Items from a dataset
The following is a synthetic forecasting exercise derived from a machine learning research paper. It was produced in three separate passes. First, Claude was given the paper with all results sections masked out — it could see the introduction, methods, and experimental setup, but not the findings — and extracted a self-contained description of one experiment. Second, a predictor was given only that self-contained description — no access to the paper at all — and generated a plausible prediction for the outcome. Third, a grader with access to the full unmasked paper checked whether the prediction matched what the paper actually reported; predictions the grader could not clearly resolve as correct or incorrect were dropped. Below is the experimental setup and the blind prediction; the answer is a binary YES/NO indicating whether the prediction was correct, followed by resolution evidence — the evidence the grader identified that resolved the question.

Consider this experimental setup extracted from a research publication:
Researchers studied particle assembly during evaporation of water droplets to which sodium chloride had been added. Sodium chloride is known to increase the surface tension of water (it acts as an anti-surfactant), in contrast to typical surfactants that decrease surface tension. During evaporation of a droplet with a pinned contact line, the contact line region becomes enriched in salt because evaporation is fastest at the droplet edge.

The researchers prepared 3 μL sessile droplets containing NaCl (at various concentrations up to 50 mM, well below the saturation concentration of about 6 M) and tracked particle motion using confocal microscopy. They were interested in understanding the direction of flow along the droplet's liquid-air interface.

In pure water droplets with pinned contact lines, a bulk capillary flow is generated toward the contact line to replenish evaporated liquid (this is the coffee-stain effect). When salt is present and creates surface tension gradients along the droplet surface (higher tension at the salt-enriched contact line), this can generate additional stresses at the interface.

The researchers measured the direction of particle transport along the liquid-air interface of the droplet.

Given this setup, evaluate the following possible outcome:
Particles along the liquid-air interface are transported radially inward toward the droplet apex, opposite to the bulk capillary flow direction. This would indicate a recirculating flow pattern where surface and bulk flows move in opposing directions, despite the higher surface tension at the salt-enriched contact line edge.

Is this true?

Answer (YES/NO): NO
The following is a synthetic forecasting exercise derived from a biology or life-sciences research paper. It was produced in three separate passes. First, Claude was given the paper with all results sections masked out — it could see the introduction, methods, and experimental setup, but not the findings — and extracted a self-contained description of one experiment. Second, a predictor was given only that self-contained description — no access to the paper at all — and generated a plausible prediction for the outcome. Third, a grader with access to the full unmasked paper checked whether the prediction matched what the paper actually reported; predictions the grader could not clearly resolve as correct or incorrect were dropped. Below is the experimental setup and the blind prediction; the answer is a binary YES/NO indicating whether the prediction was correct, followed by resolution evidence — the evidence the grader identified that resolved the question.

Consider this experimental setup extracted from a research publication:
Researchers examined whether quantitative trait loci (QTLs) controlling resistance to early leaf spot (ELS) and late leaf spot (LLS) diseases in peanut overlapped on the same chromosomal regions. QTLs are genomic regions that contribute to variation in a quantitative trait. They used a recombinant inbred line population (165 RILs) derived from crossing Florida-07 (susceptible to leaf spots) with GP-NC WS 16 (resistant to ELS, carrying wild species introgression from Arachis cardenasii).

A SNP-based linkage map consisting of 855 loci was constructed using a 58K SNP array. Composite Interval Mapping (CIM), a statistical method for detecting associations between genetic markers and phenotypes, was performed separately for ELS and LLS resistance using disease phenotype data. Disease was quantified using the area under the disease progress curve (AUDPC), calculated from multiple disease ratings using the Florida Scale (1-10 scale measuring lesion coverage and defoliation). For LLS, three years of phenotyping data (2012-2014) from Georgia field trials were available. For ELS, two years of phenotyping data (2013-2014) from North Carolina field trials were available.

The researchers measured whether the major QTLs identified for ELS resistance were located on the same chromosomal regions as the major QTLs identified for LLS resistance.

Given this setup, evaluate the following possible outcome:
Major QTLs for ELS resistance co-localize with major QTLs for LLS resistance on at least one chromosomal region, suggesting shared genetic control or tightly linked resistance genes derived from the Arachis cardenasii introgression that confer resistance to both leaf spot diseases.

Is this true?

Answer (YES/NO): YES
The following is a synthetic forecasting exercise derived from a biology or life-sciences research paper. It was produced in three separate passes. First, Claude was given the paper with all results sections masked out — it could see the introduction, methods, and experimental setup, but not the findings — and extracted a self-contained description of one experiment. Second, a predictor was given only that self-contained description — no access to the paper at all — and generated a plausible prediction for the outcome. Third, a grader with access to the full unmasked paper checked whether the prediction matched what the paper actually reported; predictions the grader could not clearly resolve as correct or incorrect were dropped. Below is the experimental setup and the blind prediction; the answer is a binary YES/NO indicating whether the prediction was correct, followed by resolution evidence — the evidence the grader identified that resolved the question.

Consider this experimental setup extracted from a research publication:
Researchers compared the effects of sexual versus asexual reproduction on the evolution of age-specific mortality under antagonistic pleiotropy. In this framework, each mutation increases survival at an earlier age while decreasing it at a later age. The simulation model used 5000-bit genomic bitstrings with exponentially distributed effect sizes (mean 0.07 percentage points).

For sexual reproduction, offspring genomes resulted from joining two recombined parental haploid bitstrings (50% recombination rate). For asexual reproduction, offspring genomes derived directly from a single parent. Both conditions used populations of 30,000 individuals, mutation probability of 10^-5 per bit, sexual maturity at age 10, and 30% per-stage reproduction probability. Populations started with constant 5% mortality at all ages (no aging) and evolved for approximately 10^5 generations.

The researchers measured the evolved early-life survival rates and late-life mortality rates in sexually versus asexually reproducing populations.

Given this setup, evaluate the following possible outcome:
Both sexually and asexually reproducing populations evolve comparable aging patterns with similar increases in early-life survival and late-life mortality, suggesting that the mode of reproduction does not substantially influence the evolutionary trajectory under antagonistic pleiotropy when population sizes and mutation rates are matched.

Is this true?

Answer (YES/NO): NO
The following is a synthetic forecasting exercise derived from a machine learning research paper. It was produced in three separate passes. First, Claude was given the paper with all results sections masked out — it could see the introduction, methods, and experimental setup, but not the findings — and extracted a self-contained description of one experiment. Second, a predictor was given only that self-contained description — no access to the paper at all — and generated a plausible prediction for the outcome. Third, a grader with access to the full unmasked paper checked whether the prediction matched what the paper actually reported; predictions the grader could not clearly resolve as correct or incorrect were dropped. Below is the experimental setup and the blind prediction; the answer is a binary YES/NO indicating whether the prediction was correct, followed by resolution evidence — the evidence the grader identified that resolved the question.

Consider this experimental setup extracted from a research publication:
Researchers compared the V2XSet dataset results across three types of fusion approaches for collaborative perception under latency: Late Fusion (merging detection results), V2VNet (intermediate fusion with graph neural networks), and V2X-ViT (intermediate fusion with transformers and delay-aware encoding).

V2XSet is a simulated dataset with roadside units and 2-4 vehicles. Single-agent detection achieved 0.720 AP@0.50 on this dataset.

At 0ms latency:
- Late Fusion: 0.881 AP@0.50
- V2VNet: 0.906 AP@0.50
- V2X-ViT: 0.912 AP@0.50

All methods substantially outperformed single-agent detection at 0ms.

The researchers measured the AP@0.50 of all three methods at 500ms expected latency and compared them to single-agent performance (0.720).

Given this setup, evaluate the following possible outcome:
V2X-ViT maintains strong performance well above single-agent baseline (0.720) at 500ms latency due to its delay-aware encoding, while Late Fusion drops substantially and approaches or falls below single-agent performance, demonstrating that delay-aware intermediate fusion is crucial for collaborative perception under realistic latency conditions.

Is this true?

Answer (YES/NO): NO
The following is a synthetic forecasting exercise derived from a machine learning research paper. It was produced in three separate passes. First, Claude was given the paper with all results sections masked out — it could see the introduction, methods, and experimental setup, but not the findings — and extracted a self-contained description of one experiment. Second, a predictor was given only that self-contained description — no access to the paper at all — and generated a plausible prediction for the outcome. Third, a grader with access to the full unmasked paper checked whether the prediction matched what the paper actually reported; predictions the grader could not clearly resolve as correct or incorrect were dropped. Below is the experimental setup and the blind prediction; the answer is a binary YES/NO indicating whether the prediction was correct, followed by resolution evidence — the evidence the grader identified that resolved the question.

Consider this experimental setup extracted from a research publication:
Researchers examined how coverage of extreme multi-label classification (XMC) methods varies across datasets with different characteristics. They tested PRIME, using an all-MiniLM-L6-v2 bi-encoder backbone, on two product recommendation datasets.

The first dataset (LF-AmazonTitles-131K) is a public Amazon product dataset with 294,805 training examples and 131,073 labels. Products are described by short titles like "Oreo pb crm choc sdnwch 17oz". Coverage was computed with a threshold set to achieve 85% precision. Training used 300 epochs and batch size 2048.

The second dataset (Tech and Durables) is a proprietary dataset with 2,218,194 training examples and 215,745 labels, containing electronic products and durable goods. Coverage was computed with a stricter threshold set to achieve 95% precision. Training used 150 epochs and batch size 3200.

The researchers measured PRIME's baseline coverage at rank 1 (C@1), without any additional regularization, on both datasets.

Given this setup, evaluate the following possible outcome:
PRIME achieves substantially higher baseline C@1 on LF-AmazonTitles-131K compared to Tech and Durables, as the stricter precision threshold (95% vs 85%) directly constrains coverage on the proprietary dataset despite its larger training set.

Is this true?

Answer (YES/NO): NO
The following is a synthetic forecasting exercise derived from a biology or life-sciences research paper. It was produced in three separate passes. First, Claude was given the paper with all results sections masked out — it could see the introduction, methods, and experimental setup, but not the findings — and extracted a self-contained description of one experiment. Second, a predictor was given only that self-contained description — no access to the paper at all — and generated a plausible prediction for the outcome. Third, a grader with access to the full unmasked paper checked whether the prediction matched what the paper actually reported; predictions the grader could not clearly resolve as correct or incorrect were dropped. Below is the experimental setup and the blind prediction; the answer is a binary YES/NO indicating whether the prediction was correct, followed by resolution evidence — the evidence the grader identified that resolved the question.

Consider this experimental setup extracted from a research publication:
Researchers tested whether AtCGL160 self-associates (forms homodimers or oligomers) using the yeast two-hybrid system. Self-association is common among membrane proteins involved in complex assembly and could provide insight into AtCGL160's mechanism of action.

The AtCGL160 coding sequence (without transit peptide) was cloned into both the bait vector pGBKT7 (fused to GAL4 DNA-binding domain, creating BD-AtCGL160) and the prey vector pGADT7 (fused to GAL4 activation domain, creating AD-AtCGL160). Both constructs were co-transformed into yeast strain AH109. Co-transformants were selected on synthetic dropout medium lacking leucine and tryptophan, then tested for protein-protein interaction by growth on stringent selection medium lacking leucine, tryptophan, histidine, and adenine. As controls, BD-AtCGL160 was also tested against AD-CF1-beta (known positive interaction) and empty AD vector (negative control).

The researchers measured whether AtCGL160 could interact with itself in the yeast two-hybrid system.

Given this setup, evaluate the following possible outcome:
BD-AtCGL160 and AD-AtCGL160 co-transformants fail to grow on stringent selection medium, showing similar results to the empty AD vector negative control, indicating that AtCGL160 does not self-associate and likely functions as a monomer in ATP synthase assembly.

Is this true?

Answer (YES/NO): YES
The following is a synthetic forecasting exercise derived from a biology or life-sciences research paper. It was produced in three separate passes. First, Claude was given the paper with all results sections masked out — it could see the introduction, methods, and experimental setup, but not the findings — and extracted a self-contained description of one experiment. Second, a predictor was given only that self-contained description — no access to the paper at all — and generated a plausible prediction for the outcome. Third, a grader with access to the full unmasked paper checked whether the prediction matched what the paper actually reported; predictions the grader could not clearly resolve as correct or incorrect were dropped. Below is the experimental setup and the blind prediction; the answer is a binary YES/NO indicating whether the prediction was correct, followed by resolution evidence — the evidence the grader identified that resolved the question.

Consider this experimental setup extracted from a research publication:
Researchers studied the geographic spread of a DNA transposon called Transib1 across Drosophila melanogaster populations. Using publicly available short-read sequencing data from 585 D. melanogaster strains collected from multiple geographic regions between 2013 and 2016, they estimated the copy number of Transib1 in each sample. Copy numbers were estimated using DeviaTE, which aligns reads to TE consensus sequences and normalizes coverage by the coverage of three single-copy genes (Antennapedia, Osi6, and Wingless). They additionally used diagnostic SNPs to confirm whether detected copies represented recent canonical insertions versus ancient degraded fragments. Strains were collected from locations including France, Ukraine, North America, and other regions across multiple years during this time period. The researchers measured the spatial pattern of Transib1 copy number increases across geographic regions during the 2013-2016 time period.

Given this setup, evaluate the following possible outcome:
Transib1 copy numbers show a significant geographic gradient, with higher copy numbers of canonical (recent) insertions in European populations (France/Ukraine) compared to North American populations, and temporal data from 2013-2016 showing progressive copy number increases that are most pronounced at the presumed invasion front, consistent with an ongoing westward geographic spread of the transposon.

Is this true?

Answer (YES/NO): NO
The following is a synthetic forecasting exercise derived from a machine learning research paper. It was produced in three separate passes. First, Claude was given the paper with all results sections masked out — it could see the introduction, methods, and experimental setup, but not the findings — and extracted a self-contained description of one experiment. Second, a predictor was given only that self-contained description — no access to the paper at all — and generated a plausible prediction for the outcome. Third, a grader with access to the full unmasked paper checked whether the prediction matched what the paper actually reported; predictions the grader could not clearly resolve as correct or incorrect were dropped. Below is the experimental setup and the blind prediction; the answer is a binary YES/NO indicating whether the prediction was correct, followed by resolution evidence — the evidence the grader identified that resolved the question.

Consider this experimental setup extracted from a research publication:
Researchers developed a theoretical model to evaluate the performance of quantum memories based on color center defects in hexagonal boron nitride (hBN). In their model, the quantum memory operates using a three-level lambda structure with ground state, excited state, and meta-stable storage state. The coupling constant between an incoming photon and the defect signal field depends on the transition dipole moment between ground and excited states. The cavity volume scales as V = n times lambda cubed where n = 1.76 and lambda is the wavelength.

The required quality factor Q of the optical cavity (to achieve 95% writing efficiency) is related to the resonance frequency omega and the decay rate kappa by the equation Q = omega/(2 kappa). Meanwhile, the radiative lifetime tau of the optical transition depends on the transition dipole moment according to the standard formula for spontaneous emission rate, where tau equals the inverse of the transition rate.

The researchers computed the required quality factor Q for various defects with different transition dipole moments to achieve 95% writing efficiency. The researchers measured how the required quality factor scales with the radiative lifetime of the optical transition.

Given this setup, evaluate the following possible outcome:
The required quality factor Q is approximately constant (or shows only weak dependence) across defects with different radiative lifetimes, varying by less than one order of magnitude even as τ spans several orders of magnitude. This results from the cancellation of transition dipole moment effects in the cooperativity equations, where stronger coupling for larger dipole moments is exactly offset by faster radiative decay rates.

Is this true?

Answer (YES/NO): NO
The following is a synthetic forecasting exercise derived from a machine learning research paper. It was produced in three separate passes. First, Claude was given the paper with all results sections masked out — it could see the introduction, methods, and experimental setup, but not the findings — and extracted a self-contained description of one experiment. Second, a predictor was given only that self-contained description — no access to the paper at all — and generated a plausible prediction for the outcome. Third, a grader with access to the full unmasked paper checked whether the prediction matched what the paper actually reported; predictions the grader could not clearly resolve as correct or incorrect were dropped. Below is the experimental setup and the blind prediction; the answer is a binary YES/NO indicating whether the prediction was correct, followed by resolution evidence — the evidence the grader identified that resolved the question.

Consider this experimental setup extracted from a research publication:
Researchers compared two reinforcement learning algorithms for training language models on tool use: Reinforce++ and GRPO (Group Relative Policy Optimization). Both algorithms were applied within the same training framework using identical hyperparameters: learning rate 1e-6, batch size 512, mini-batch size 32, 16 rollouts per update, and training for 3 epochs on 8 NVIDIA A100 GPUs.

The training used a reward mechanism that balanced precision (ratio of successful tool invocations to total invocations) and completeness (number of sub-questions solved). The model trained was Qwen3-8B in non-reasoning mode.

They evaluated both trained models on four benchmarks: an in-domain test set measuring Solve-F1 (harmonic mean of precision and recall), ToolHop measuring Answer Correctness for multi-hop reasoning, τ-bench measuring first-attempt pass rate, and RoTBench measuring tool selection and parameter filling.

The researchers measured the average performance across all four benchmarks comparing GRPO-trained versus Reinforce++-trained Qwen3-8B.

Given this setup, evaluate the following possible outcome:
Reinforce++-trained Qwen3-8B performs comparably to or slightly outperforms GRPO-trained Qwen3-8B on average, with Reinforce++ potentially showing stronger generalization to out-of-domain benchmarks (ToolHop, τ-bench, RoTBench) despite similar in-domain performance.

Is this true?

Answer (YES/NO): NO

**The problem:**
The range runs from the line above containing "In pure water" to the line containing "The researchers measured the direction", inclusive. Restate those lines word for word and no others.

**Output of the task:**
In pure water droplets with pinned contact lines, a bulk capillary flow is generated toward the contact line to replenish evaporated liquid (this is the coffee-stain effect). When salt is present and creates surface tension gradients along the droplet surface (higher tension at the salt-enriched contact line), this can generate additional stresses at the interface.

The researchers measured the direction of particle transport along the liquid-air interface of the droplet.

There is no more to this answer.